BOISE, Idaho — Legendary tough guy Joe Munch was reflecting on the forces that have shaped his life when he did something his critics would say was wildly out of character.
The former child Nazi, French Legionnaire, cop and chief of security at Idaho's penitentiary — dry-eyed through the carnage of war and the harshness of prison life — paused and wiped away a tear.
"You ask me which is the real Joe Munch," he said. "It's all of them. I've been the person who fit the situation."
On a table beside the lounge chair where he now spends much of his time was a box of memorabilia from his years in the French Foreign Legion. Next to that, his Hitler Youth knife — its Blut und Ehre (Blood and Honor) inscription still eerily sinister.

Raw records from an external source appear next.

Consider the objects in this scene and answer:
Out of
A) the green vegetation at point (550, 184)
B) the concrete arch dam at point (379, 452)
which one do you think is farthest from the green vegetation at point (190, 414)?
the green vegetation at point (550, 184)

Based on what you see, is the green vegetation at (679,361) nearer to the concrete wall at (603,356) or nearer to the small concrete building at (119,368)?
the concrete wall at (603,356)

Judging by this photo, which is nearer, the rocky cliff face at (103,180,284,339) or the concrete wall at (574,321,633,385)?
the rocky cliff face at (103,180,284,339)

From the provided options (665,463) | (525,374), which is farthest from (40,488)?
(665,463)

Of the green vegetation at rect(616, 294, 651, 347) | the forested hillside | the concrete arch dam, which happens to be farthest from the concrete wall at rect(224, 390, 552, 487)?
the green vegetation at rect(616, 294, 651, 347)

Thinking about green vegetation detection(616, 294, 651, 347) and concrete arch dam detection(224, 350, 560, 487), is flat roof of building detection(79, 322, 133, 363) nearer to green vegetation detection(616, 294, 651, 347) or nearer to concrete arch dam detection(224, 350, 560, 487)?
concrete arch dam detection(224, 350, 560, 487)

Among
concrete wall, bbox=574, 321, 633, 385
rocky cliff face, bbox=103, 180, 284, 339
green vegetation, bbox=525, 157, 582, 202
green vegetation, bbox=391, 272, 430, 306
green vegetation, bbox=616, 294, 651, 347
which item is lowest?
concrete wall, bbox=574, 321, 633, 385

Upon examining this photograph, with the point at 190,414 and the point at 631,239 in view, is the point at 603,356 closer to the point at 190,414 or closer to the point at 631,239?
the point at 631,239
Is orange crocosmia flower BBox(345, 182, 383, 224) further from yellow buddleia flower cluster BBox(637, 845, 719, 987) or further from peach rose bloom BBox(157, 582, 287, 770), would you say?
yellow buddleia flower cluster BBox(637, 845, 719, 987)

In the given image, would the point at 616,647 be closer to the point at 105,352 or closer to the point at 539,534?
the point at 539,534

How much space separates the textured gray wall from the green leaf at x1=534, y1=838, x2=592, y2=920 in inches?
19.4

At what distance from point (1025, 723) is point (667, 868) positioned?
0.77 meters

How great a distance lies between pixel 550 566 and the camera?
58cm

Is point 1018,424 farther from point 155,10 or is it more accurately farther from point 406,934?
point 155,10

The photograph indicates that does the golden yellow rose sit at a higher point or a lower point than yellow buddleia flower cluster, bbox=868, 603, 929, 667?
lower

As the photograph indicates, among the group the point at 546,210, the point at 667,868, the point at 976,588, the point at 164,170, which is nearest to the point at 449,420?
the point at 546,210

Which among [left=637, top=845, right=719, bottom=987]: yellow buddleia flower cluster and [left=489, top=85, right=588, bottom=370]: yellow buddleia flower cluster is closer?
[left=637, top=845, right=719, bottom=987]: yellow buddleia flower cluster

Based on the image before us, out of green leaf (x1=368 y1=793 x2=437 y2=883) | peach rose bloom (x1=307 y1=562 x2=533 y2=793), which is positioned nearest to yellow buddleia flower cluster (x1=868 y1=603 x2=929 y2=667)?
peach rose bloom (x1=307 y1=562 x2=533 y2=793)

Munch was resting after a blood transfusion for the esophageal cancer that could end his life at any time. Even dressed in slippers, baggy pants and an Ada County Sheriff's Employees Association T-shirt, he evokes images of the hard-boiled soldier and cop he once was - commanding presence, neatly trimmed gray hair swept straight back, gray-blue eyes that could cut steel.
At 77, Munch still carries his draft card. On his front lawn, American and Idaho flags ripple from a tall pole. More than flags, they're testimonials to the onetime Nazi's feelings for a country he once saw as an enemy but for most of his life has been fiercely proud to call home.